- Born: December 3, 1880 Lynchburg, Virginia, U.S.
- Died: February 5, 1953 (aged 72) Orange, New Jersey, U.S.
- Occupations: physician and politician
- Known for: first African American to serve in the New Jersey Legislature
- Political party: Republican
- Other political affiliations: Progressive (1912)

= Walter G. Alexander =

American politician & physician (1880–1953)

Walter Gilbert Alexander I (December 3, 1880 - February 5, 1953) was an American physician and Republican politician from New Jersey. He was president of the National Medical Association and the first African American to serve in the New Jersey Legislature.

==Early life and career==
Alexander was born in Lynchburg, Virginia, in 1880, the son of former slaves. He attended public schools in Lynchburg and entered Lincoln University in Chester County, Pennsylvania in 1895 at the age of 14. He graduated in 1899 and then attended the Boston College of Physicians and Surgeons (now Tufts University School of Medicine), receiving his M.D. in 1903. After practicing medicine for one year in Kimball, West Virginia, he opened a practice in Orange, where he resided for the rest of his life.

From 1906 to 1912, Alexander served as vice president of the New Jersey National Medical Association, and in 1907 he organized the North Jersey Medical Society. He was an active member of the National Medical Association (NMA), the largest and oldest national organization representing African-American physicians in the United States. He assisted in the founding of the Journal of the National Medical Association in 1908. Dr. Alexander was a founding member of the Oranges and Maplewood Unit of the NAACP. This Unit was the first NAACP established in New Jersey. He served as general secretary of the NMA from 1912 to 1924 (and again from 1928 to 1932), as president from 1925 to 1926, and as chairman of the board of trustees from 1942 to 1944. He received the NMA's distinguished service award in 1944.

==Political career==
Alexander became involved in Essex County politics, serving on the Republican County Committee in 1911. In 1912, he was a candidate for the New Jersey General Assembly on the Progressive Party ticket with Theodore Roosevelt, making him the first African American in the state to have a regular party endorsement for a legislative seat. In 1914, he was a candidate for City Commissioner of Orange, receiving the eleventh highest vote total in a field of 54 candidates. In 1919, Alexander was an unsuccessful candidate for the Assembly on Essex County's Republican League ticket.

In 1920, Alexander won election to the Assembly, on a twelve-person Republican slate in Essex County that also included the first two women elected to the New Jersey Legislature, Margaret B. Laird and Jennie C. Van Ness. In March 1921, Alexander was appointed to serve as acting Speaker of the Assembly while Speaker George S. Hobart was attending a National Guard investigation. It marked the first time that an African American had acted in this capacity, though an African American would not be elected to the speakership until 1974, when S. Howard Woodson was chosen for the position. He won re-election to the Assembly later in 1921.
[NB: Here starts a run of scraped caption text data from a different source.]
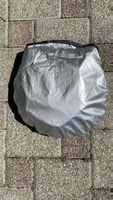 Auto Sonnenblende Windschutzscheibe Hitzeschutz Top!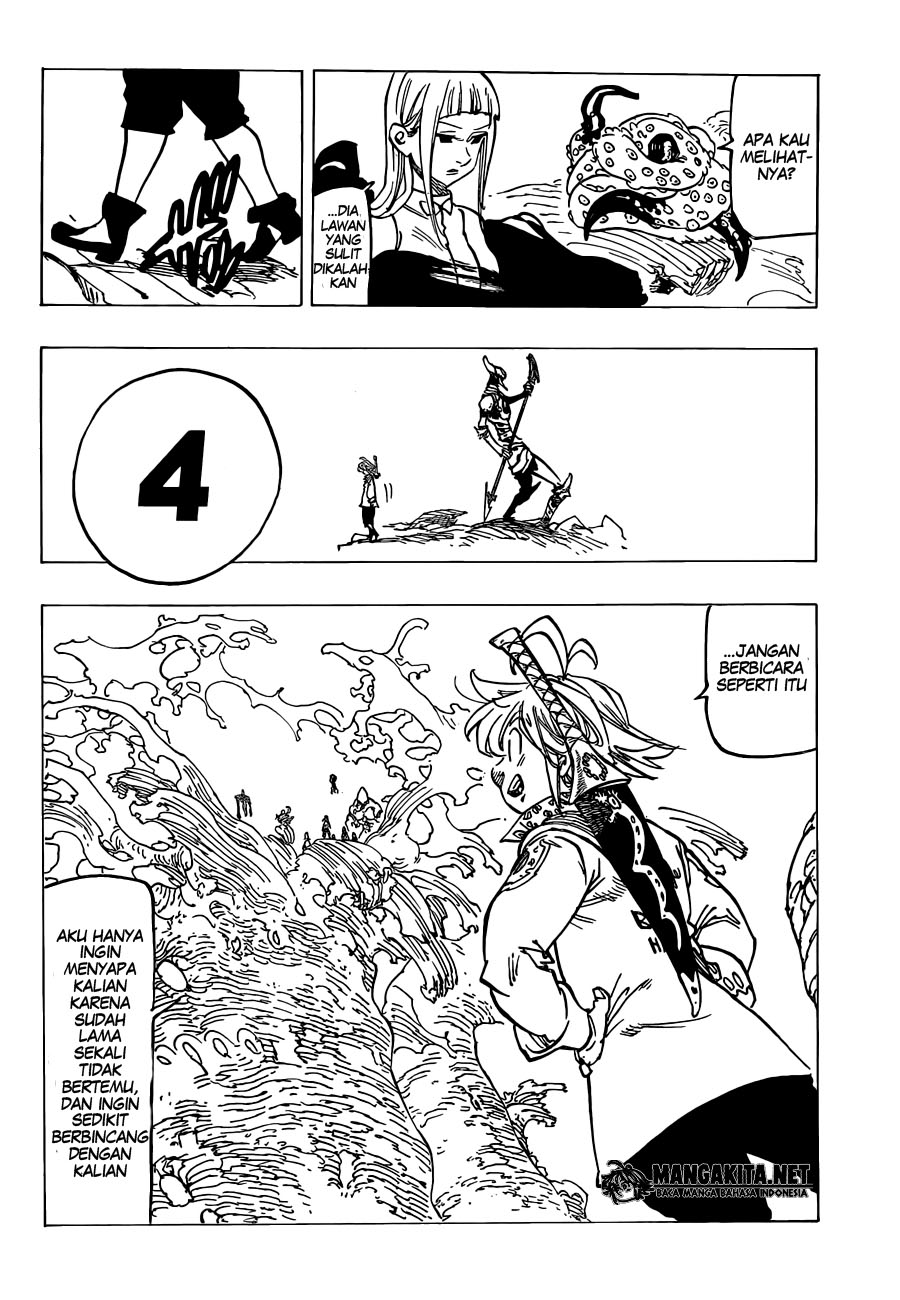 nanatsu-no-taizai - Chapter: 135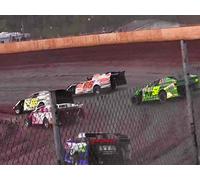 #212: Southern New Mexico Speedway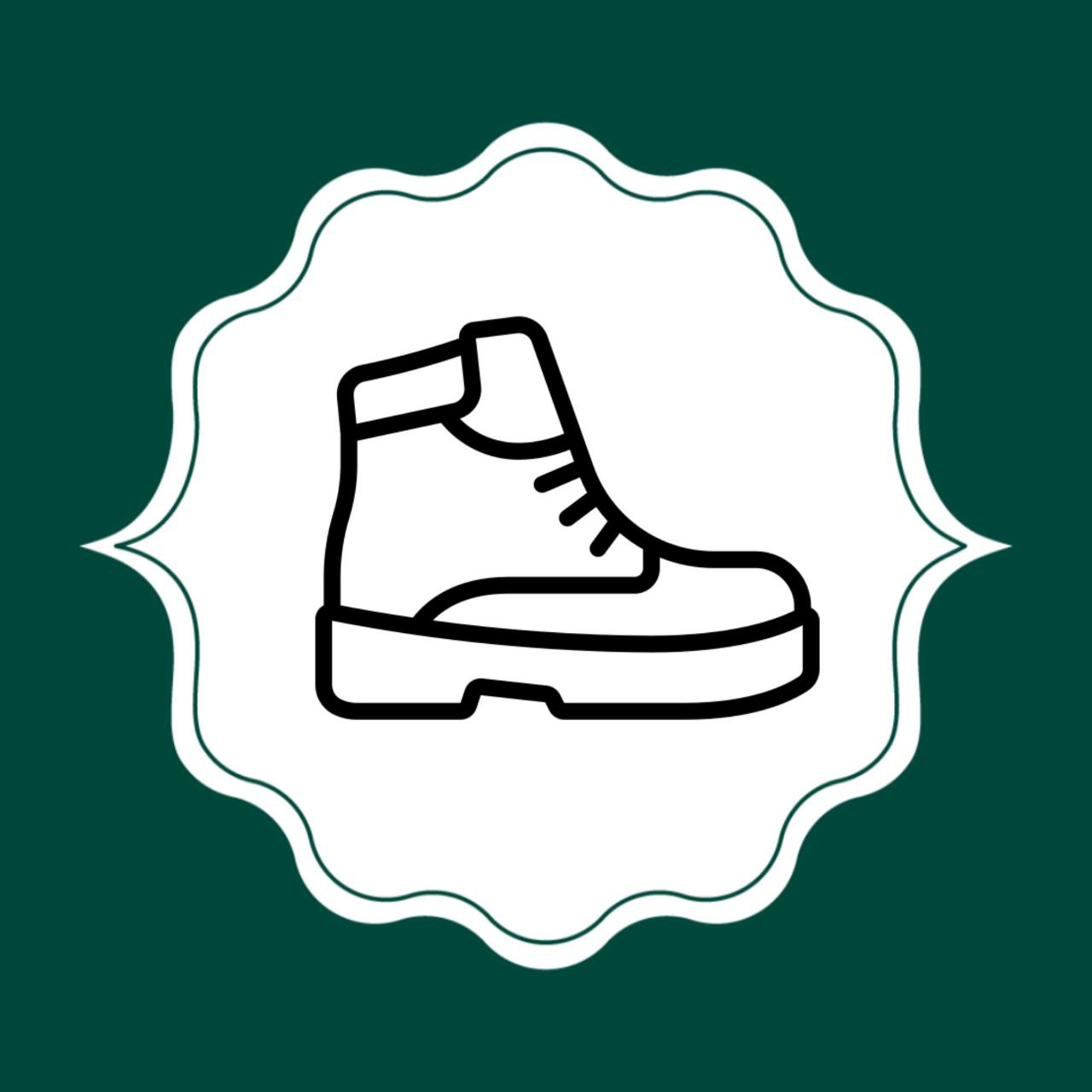 بوت کلاسیک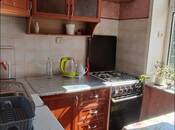İcarəyə verilir 1 otaqlı köhnə tikili 35 m², Qara Qarayev m., photo 4 from 8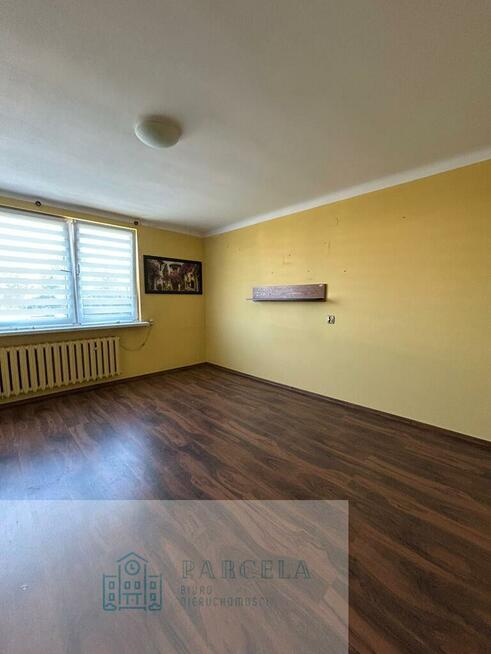 Dom szeregowy na sprzedaż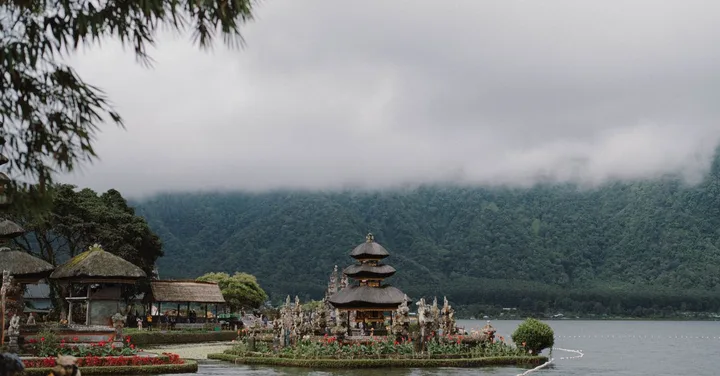 Bali vs Thailand: Which Southeast Asia Holiday Wins for Indians?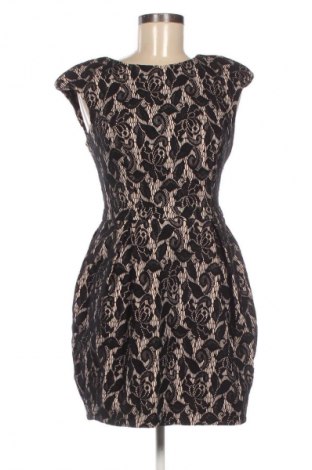 Kleid River Island, Größe M, Farbe Mehrfarbig, Preis 24,55 €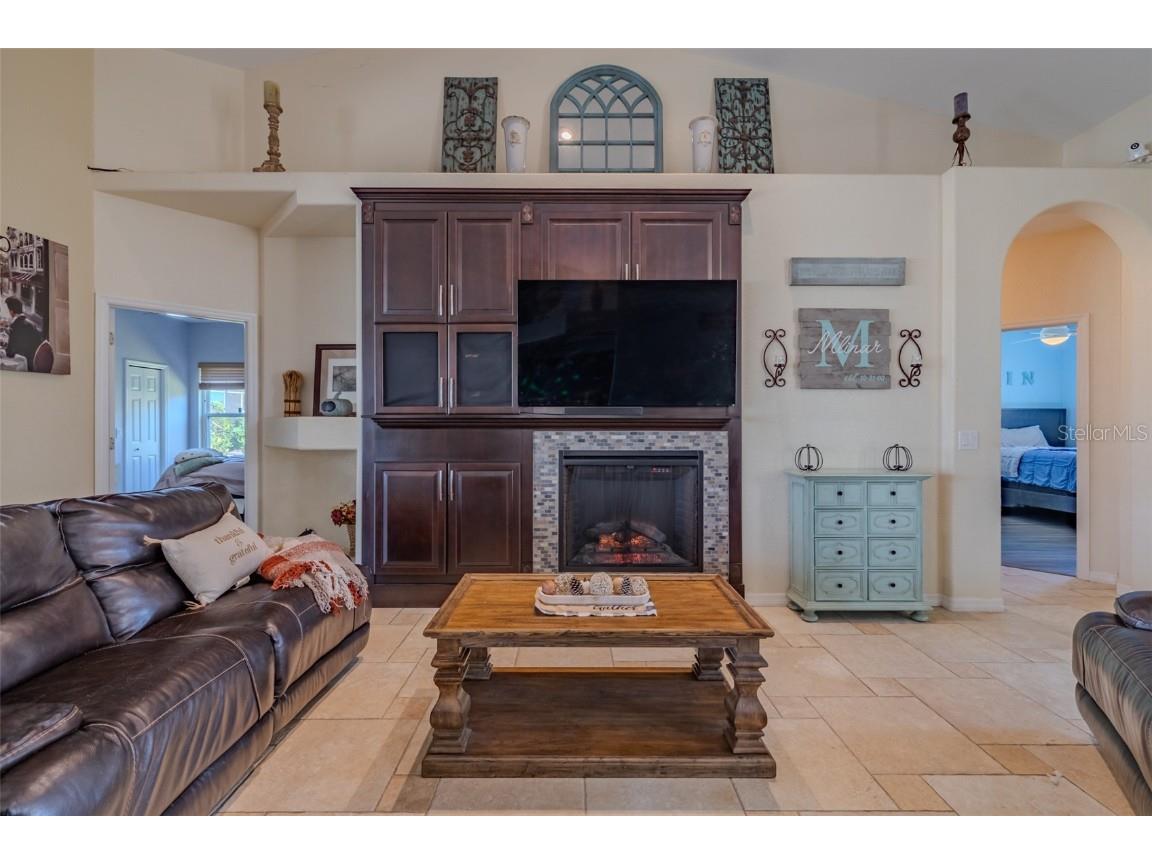 2327 Camp Indianhead Road Land O Lakes FL 34639 - LAKE JOANNE TB8437277 image19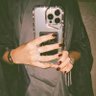 FR's profile picture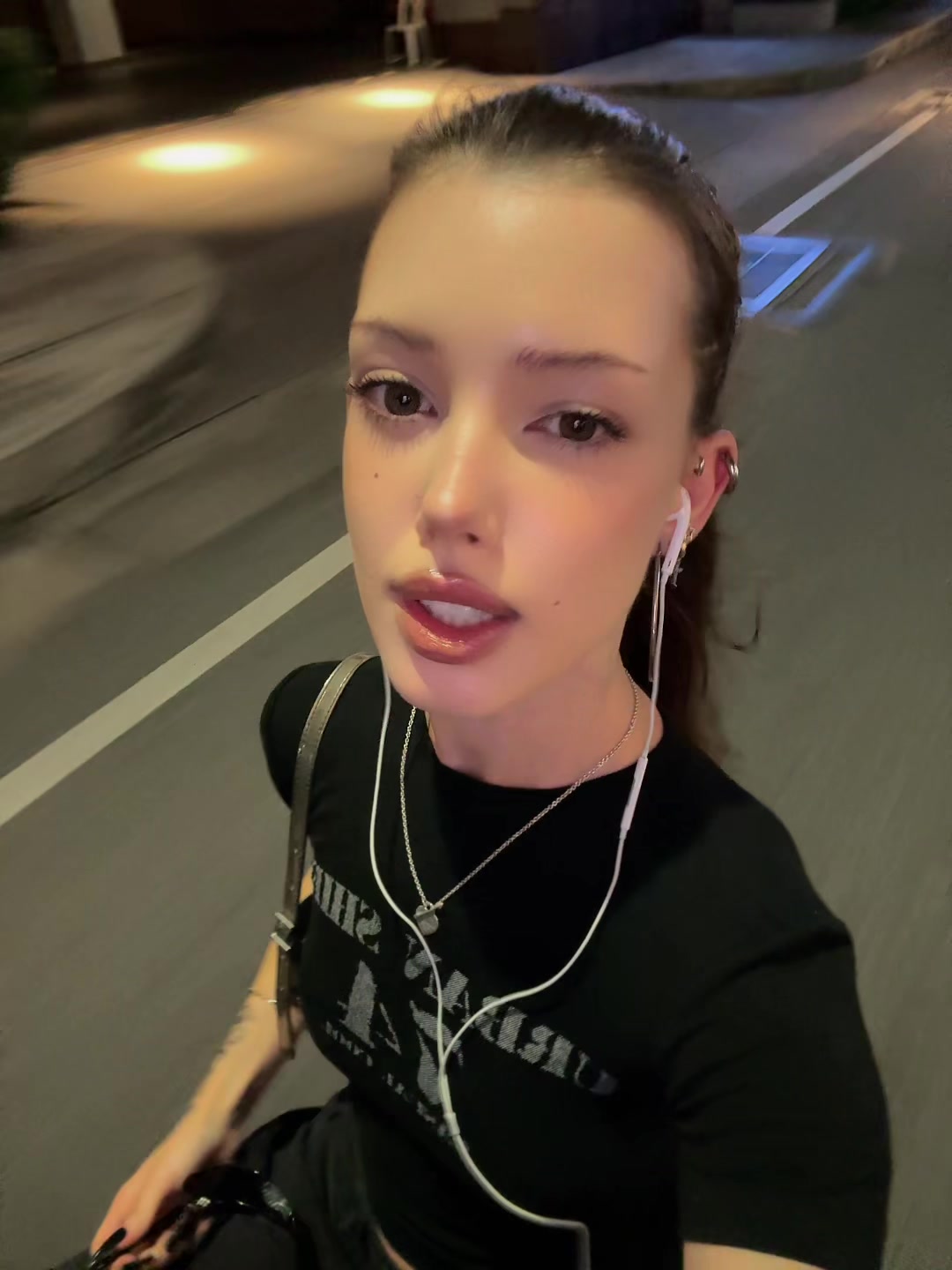 @AVILINA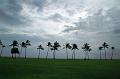 49_USA_Hawaii_Oahu_Waianae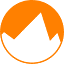 Slater Strategies logo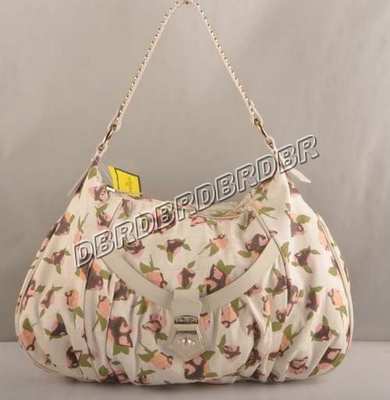 Discount Luxury Handbags Fendi 2481mbai_1004 Wholesale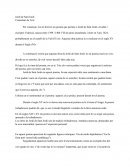 Jordi de Sant Jordi.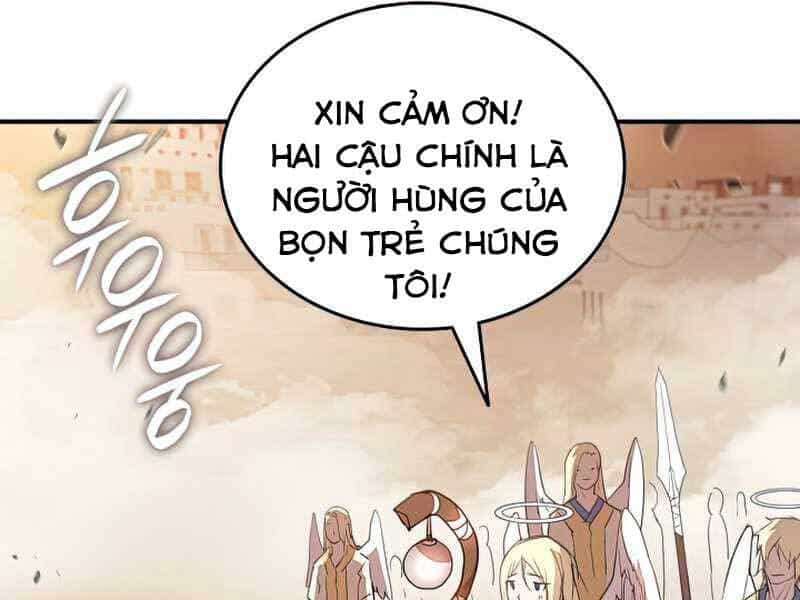 Tôi Là Lính Mới - Chương 109 - ảnh 234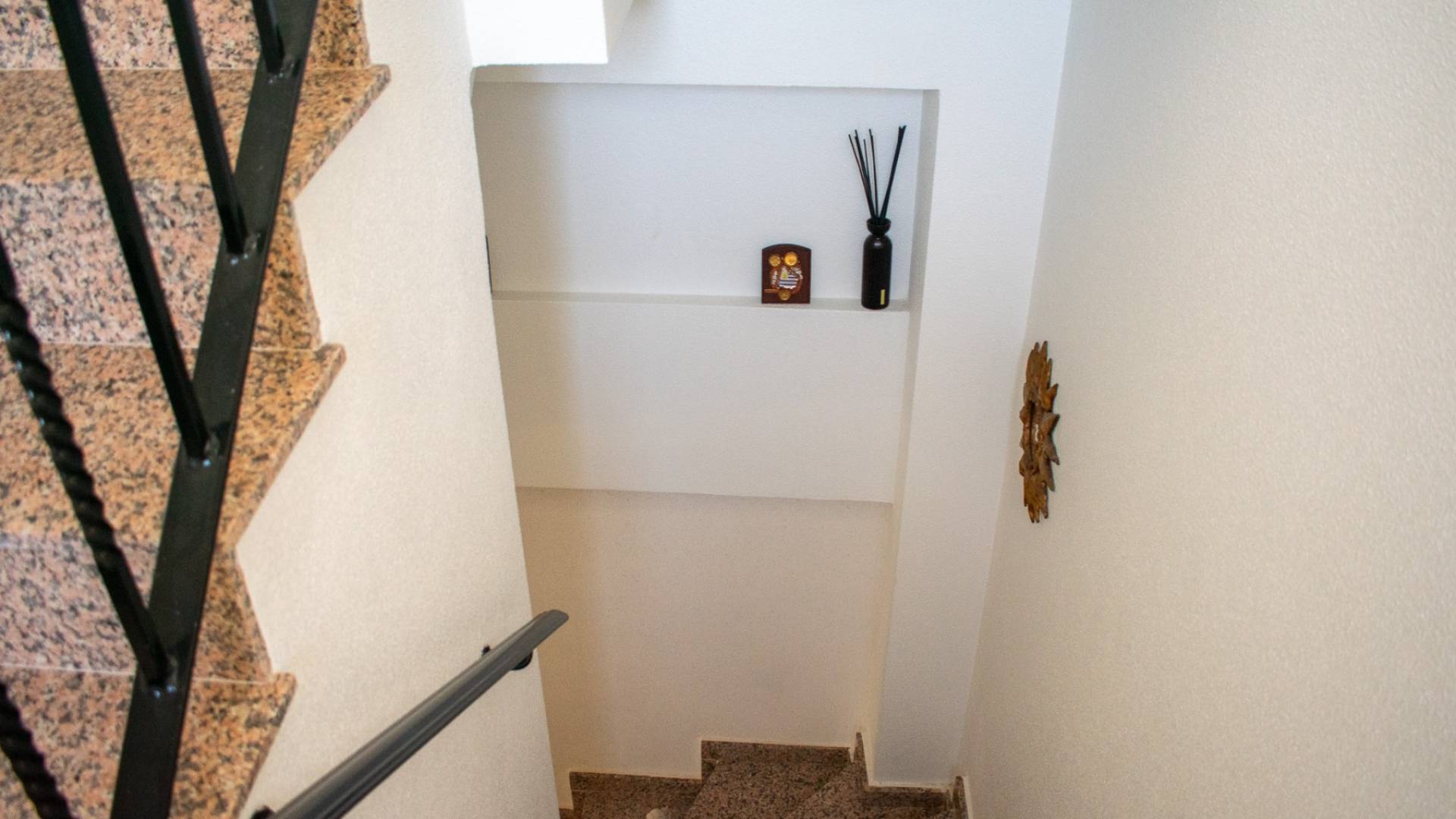 Second hand - Adosado - Guardamar del Segura - Urbanizaciones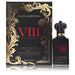 Clive Christian Viii Rococo Immortelle by Clive Christian Eau De Parfum Spray 1.6 oz for Women - PerfumeOutlet.com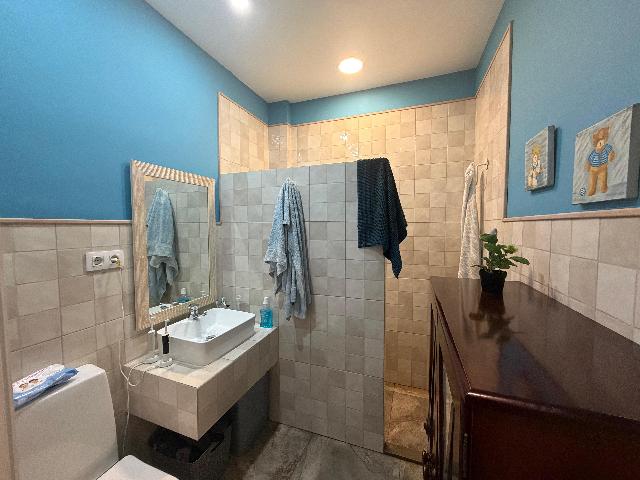 Imagen 13 Inmueble 305529 - Piso en venta en San Fernando / En la Iglesia de la Pastora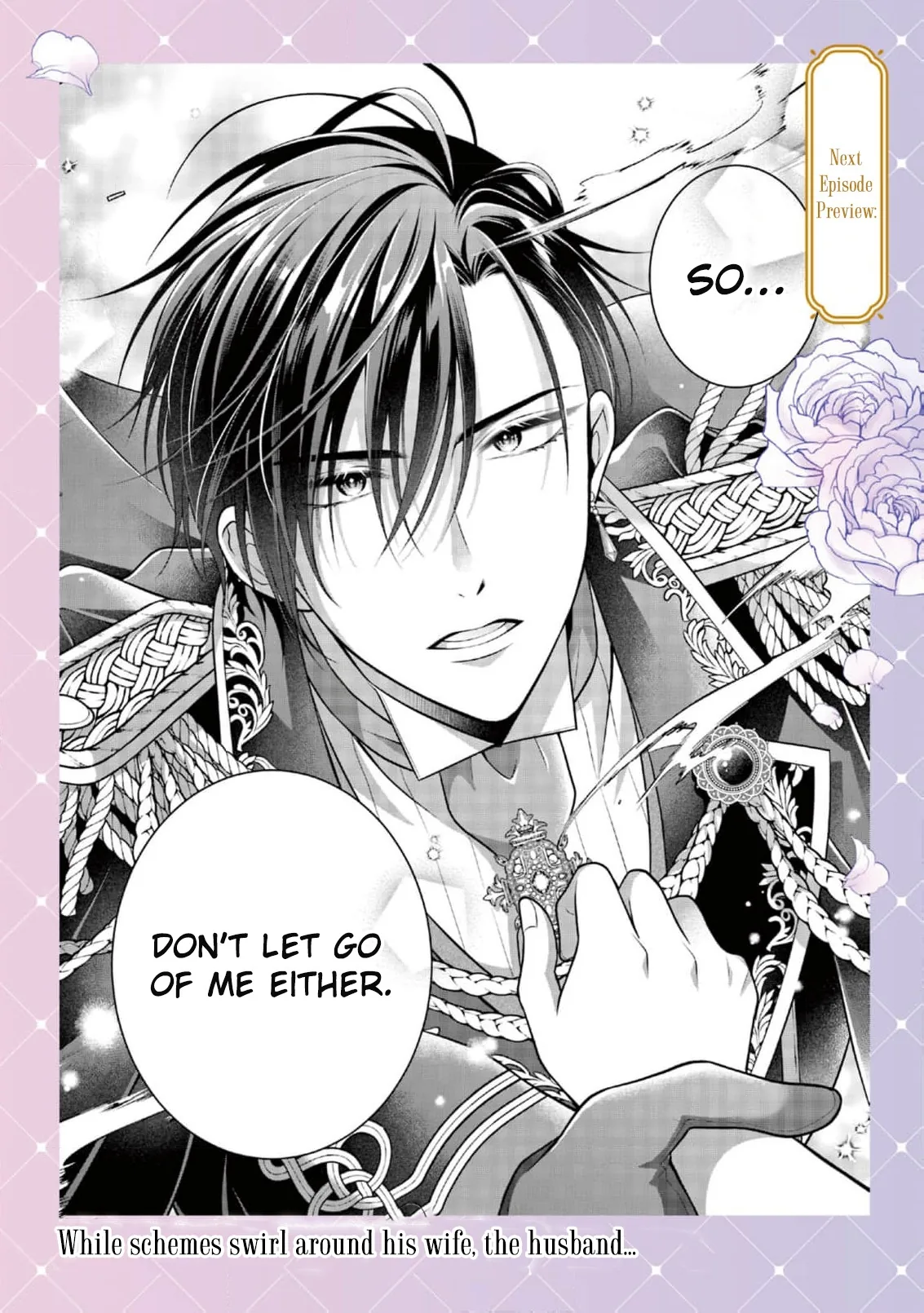 Ima Kareshi toka Iranakute (Uso) Chapter 4 page 34 - 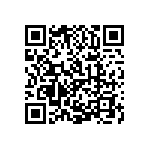 1206Y2K08P20CCT QRCode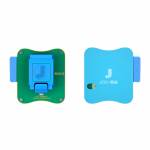 JC BGA110 NAND Reading / Re-Writing Programmer Module (Need Remove IC) for iPhone 8 / 8 Plus / X / X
Alexander was selected as alternate-at-large to the 1924 Republican National Convention. Four years later, the Republican State Committee selected him as one of seven delegates-at-large to the 1928 Republican National Convention.

==Later life==
Alexander maintained close ties to his alma mater, Lincoln University, serving as graduate manager of athletics from 1920 to 1926, president of the General Alumni Association from 1931 to 1936, and member of the board of trustees in 1936. In 1939 the university awarded him an honorary degree of Doctor of Humane Letters.

On October 13, 1926, Alexander along with 12 other individuals, co-founded Alpha Alpha Lambda (ΑΑΛ), the first New Jersey chapter of the African-American fraternity Alpha Phi Alpha (ΑΦΑ).

He was appointed the president of the New Jersey Tuberculosis League. He was also a member of the state Public Health Council, the Committee on Health and Welfare under Governor Alfred E. Driscoll, and the medical advisory committee of the National Youth Administration. In 1939 he was the first African American admitted to membership in the New Jersey Public Health Association.

Alexander died in 1953 at his home in Orange at the age of 72, survived by his wife Lillian.

In 2007, Governor Jon Corzine signed a bill commemorating the achievements of Alexander, along with Hutchins F. Inge, the first African American to serve in the New Jersey Senate.